Excerpt provided

▼

I also had a 580EX II speedlight mounted upside down on the lower part of my monopod with an Off Shoe Cord connecting the flash to the camera so I could retain the ETTL functionality of the flash.

This should give you an idea of what to expect at 30-40 yds.
It would be impossible to shoot at night without the aid of the speedlight.
Mike


----------



## Pocketfisherman (May 30, 2005)

I have one and it is not a good lens. AF is slow, and hunts around even in good live. Lots of chromatic aberration around high contrast lines. It also has Canon's first generation image stabilization which has been much improved since then. Go with the 70-300 instead and you'll get much better images from it.


----------



## stargazer (May 24, 2004)

******, here ya go. can not beat this price, And he is a good fellow to boot.

http://www.fredmiranda.com/forum/topic/845940


----------



## TXDRAKE (Jun 24, 2004)

WOW, Thanks for all the great information again!! You guys sure know your stuff!!! Those pics you guys took are GREAT!! 

So, what would be the lens to buy regardless of price for shooting wildlie out to 200 yards? 

Would the EF 70-300mm f/4-5.6 IS USM do fairly god work out to the 200 yard mark on deer size animals? 

Before this camera, I was using a Olympus C-770 and it has an 10X optical zoom and can actually zoom out to 14x and I was wondering if my new DSLR with the EF 70-300mm f/4-5.6 IS USM will bring images closer than what my Olympus did? I am just trying to get a feel for how it will compare? Thanks, Jason


----------

▲

Dataset entries
▼

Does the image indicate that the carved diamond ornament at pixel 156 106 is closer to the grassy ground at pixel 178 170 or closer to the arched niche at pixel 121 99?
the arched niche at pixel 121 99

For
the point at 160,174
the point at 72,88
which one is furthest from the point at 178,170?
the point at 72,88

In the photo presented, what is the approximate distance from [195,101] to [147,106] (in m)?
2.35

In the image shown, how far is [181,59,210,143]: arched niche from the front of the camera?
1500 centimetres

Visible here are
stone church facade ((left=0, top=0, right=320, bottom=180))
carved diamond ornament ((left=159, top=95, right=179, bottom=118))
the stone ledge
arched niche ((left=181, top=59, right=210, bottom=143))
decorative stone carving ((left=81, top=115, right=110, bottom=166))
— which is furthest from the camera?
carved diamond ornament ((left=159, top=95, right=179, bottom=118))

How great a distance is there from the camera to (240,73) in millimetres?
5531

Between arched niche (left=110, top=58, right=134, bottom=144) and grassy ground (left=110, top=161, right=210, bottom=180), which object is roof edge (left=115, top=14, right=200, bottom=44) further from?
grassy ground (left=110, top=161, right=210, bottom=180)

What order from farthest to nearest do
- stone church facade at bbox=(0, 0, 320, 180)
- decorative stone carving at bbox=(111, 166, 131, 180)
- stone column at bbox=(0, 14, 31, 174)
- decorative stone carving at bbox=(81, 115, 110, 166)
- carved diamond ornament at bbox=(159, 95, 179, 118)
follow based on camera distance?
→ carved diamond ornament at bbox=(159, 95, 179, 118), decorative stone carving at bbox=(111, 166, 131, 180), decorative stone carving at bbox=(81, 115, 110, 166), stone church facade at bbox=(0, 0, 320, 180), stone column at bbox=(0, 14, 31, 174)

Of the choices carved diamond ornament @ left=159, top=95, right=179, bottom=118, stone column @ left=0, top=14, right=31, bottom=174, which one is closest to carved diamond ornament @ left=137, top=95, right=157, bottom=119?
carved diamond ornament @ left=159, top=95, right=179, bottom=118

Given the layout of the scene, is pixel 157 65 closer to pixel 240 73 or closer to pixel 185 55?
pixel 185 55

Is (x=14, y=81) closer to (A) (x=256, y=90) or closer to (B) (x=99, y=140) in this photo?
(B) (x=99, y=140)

▲

Please explain why, according to the forum excerpt, the 580EX II speedlight was connected to the camera with an Off Shoe Cord.

The speedlight was mounted upside down on the lower part of the monopod rather than on the camera. The Off Shoe Cord linked it to the camera so the flash could keep its ETTL functionality.